> To do
Lay out all the lines below as a numbered list, leaving out the blank lines and the pictures.

> Material
====================
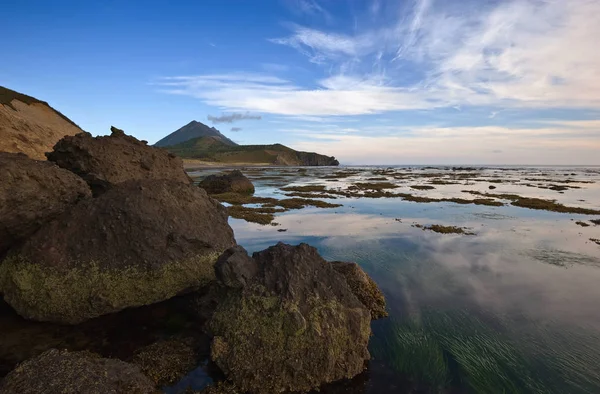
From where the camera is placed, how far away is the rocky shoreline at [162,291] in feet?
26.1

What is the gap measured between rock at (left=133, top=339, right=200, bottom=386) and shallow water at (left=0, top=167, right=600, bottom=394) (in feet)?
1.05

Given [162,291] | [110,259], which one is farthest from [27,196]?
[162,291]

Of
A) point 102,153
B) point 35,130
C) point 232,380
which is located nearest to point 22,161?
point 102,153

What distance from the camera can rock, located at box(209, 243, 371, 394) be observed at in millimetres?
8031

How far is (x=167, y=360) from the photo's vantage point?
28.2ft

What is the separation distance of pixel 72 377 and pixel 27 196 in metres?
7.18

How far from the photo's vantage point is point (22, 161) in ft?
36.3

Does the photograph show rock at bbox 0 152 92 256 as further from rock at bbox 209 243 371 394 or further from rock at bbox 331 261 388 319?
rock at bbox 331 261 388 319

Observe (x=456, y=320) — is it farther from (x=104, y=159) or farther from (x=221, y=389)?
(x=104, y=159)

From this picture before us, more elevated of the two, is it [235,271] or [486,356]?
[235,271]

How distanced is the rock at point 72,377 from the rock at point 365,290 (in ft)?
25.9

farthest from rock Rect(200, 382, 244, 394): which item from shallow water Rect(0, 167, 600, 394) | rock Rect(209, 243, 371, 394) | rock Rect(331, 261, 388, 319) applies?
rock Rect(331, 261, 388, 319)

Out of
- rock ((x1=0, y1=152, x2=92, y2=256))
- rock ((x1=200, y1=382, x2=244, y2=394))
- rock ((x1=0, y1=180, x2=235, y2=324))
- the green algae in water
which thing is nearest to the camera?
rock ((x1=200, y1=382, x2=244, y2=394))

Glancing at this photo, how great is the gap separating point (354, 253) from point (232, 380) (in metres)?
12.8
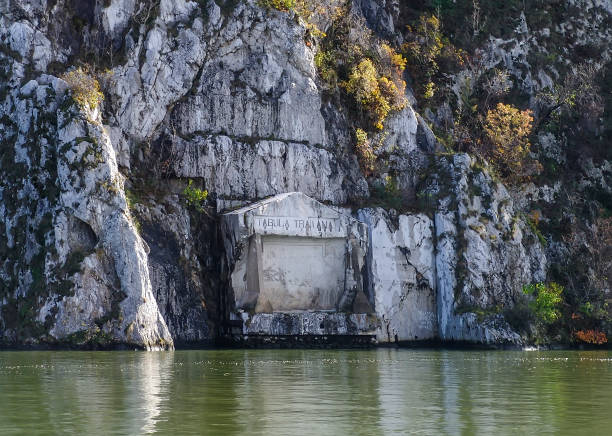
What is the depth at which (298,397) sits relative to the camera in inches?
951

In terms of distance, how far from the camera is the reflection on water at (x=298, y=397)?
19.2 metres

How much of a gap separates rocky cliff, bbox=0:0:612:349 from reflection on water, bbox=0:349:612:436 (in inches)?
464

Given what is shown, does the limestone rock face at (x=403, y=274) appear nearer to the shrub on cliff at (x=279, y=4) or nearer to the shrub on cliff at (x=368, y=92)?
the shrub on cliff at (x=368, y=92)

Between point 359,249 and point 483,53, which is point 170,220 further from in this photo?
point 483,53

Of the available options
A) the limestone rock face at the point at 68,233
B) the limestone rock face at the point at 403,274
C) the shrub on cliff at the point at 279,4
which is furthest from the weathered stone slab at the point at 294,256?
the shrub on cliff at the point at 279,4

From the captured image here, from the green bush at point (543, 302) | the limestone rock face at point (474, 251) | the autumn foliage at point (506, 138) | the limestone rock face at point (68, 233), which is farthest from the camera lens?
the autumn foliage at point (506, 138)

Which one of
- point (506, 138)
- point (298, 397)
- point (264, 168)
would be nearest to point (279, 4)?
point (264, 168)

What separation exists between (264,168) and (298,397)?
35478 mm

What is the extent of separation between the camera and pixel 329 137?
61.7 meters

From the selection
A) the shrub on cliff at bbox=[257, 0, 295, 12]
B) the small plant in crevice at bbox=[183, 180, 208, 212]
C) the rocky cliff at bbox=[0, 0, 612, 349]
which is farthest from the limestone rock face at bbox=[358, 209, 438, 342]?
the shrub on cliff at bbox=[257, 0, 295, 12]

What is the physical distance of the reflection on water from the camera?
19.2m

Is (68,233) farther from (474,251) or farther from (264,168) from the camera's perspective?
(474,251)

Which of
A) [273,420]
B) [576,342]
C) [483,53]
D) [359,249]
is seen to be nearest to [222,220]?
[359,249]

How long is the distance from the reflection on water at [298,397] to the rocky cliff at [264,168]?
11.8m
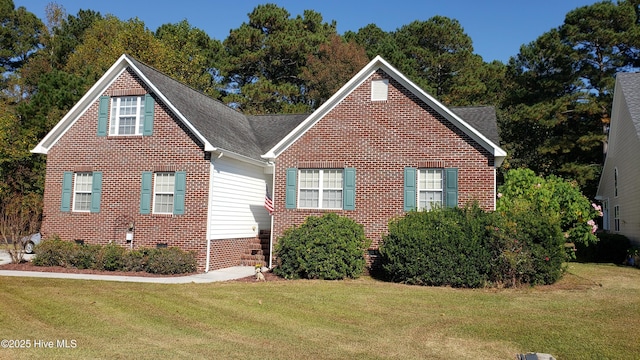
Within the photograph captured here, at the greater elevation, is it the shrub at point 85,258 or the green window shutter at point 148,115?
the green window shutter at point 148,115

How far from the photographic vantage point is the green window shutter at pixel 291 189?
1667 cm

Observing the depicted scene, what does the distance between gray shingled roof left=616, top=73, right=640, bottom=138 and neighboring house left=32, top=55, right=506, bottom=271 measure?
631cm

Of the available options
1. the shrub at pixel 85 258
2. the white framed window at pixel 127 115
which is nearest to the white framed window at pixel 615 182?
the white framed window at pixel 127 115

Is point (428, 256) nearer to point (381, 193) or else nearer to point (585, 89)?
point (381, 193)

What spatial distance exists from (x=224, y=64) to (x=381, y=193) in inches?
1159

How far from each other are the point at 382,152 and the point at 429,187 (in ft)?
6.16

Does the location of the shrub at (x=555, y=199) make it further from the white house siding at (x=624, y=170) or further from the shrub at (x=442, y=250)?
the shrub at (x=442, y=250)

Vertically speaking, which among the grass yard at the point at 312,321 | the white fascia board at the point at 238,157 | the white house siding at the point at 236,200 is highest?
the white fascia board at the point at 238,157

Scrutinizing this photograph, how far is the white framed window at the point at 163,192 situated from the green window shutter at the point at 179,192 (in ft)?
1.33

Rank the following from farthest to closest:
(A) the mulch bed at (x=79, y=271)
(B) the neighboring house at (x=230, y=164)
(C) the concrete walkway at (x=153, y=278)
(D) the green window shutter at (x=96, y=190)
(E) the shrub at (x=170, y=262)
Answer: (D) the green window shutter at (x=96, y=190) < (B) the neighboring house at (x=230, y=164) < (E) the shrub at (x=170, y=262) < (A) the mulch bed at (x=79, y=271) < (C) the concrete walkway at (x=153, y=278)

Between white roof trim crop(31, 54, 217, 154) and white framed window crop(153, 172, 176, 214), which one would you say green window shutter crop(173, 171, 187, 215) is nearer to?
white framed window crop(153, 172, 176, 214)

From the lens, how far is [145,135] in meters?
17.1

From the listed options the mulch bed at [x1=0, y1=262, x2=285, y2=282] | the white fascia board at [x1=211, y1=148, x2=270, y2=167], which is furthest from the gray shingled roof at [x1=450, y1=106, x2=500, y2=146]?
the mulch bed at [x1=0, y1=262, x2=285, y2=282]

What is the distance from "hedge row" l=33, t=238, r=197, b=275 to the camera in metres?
====================
> Exercise answer
1. From where the camera is placed, how far away is the rocky shoreline at [162,291] in feet?
2. 26.1
3. What is the gap measured between rock at (left=133, top=339, right=200, bottom=386) and shallow water at (left=0, top=167, right=600, bottom=394) (in feet)?
4. 1.05
5. Given [162,291] | [110,259], which one is farthest from [27,196]?
6. [162,291]
7. Of
8. A) point 102,153
9. B) point 35,130
10. C) point 232,380
11. which is located nearest to point 22,161?
12. point 102,153
13. What distance from the camera can rock, located at box(209, 243, 371, 394) be observed at in millimetres?
14. 8031
15. How far is (x=167, y=360) from the photo's vantage point?
16. 28.2ft
17. What is the separation distance of pixel 72 377 and pixel 27 196 in metres?
18. 7.18
19. How far from the photo's vantage point is point (22, 161) in ft?
20. 36.3
21. Does the photograph show rock at bbox 0 152 92 256 as further from rock at bbox 209 243 371 394 or further from rock at bbox 331 261 388 319?
22. rock at bbox 331 261 388 319
23. Observe (x=456, y=320) — is it farther from (x=104, y=159) or farther from (x=221, y=389)?
24. (x=104, y=159)
25. From this picture before us, more elevated of the two, is it [235,271] or [486,356]?
26. [235,271]
27. How distanced is the rock at point 72,377 from the rock at point 365,290 (in ft)?
28. 25.9
29. farthest from rock Rect(200, 382, 244, 394): which item from shallow water Rect(0, 167, 600, 394) | rock Rect(209, 243, 371, 394) | rock Rect(331, 261, 388, 319) applies?
30. rock Rect(331, 261, 388, 319)
31. Out of
32. - rock ((x1=0, y1=152, x2=92, y2=256))
33. - rock ((x1=200, y1=382, x2=244, y2=394))
34. - rock ((x1=0, y1=180, x2=235, y2=324))
35. - the green algae in water
36. which thing is nearest to the camera?
37. rock ((x1=200, y1=382, x2=244, y2=394))
38. Glancing at this photo, how great is the gap separating point (354, 253) from point (232, 380) (in metres)?
39. 12.8
40. What is the depth at which (298,397) sits relative to the camera in inches?
41. 951
42. In terms of distance, how far from the camera is the reflection on water at (x=298, y=397)?
43. 19.2 metres
44. How much of a gap separates rocky cliff, bbox=0:0:612:349 from reflection on water, bbox=0:349:612:436 (in inches)?
45. 464
46. Given what is shown, does the limestone rock face at (x=403, y=274) appear nearer to the shrub on cliff at (x=279, y=4) or nearer to the shrub on cliff at (x=368, y=92)?
47. the shrub on cliff at (x=368, y=92)
48. Between point 359,249 and point 483,53, which is point 170,220 further from in this photo?
49. point 483,53
50. Of the available options
51. A) the limestone rock face at the point at 68,233
52. B) the limestone rock face at the point at 403,274
53. C) the shrub on cliff at the point at 279,4
54. which is furthest from the weathered stone slab at the point at 294,256?
55. the shrub on cliff at the point at 279,4
56. From the captured image here, from the green bush at point (543, 302) | the limestone rock face at point (474, 251) | the autumn foliage at point (506, 138) | the limestone rock face at point (68, 233), which is farthest from the camera lens?
57. the autumn foliage at point (506, 138)
58. Which one of
59. - point (506, 138)
60. - point (298, 397)
61. - point (264, 168)
62. would be nearest to point (279, 4)?
63. point (264, 168)
64. What separation exists between (264,168) and (298,397)?
65. 35478 mm
66. What is the extent of separation between the camera and pixel 329 137?
67. 61.7 meters
68. From the selection
69. A) the shrub on cliff at bbox=[257, 0, 295, 12]
70. B) the small plant in crevice at bbox=[183, 180, 208, 212]
71. C) the rocky cliff at bbox=[0, 0, 612, 349]
72. which is farthest from the limestone rock face at bbox=[358, 209, 438, 342]?
73. the shrub on cliff at bbox=[257, 0, 295, 12]
74. What is the physical distance of the reflection on water from the camera?
75. 19.2m
76. Is (68,233) farther from (474,251) or farther from (264,168) from the camera's perspective?
77. (474,251)
78. Which of
79. A) [273,420]
80. B) [576,342]
81. C) [483,53]
82. D) [359,249]
83. is seen to be nearest to [222,220]?
84. [359,249]
85. How long is the distance from the reflection on water at [298,397] to the rocky cliff at [264,168]?
86. 11.8m
87. Within the photograph captured here, at the greater elevation, is it the shrub at point 85,258 or the green window shutter at point 148,115?
88. the green window shutter at point 148,115
89. How far from the photographic vantage point is the green window shutter at pixel 291 189?
90. 1667 cm
91. Observing the depicted scene, what does the distance between gray shingled roof left=616, top=73, right=640, bottom=138 and neighboring house left=32, top=55, right=506, bottom=271 measure?
92. 631cm
93. Of the available options
94. 1. the shrub at pixel 85 258
95. 2. the white framed window at pixel 127 115
96. which is nearest to the white framed window at pixel 615 182?
97. the white framed window at pixel 127 115
98. Is point (428, 256) nearer to point (381, 193) or else nearer to point (585, 89)?
99. point (381, 193)
100. What spatial distance exists from (x=224, y=64) to (x=381, y=193) in inches?
101. 1159
102. How far from each other are the point at 382,152 and the point at 429,187 (in ft)?
103. 6.16
104. Does the location of the shrub at (x=555, y=199) make it further from the white house siding at (x=624, y=170) or further from the shrub at (x=442, y=250)?
105. the shrub at (x=442, y=250)
106. Vertically speaking, which among the grass yard at the point at 312,321 | the white fascia board at the point at 238,157 | the white house siding at the point at 236,200 is highest?
107. the white fascia board at the point at 238,157
108. Scrutinizing this photograph, how far is the white framed window at the point at 163,192 situated from the green window shutter at the point at 179,192 (in ft)?
109. 1.33
110. Rank the following from farthest to closest:
111. (A) the mulch bed at (x=79, y=271)
112. (B) the neighboring house at (x=230, y=164)
113. (C) the concrete walkway at (x=153, y=278)
114. (D) the green window shutter at (x=96, y=190)
115. (E) the shrub at (x=170, y=262)
116. Answer: (D) the green window shutter at (x=96, y=190) < (B) the neighboring house at (x=230, y=164) < (E) the shrub at (x=170, y=262) < (A) the mulch bed at (x=79, y=271) < (C) the concrete walkway at (x=153, y=278)
117. Between white roof trim crop(31, 54, 217, 154) and white framed window crop(153, 172, 176, 214), which one would you say green window shutter crop(173, 171, 187, 215) is nearer to?
118. white framed window crop(153, 172, 176, 214)
119. From the lens, how far is [145,135] in meters?
120. 17.1
121. From the listed options the mulch bed at [x1=0, y1=262, x2=285, y2=282] | the white fascia board at [x1=211, y1=148, x2=270, y2=167], which is furthest from the gray shingled roof at [x1=450, y1=106, x2=500, y2=146]?
122. the mulch bed at [x1=0, y1=262, x2=285, y2=282]
123. What is the distance from "hedge row" l=33, t=238, r=197, b=275 to the camera in metres?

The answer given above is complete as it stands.